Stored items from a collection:
════

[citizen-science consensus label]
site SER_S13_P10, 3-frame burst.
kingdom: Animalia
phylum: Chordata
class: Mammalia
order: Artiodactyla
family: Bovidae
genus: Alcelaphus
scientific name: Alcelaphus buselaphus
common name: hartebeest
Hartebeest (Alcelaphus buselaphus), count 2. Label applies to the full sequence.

════

▶ WORK TASK:
Only the lines from the one holding "class: Mammalia" to the end of the entries above belong in the answer, each copied exactly.

▶ ANSWER FOR THIS EXERCISE:
class: Mammalia
order: Artiodactyla
family: Bovidae
genus: Alcelaphus
scientific name: Alcelaphus buselaphus
common name: hartebeest
Hartebeest (Alcelaphus buselaphus), count 2. Label applies to the full sequence.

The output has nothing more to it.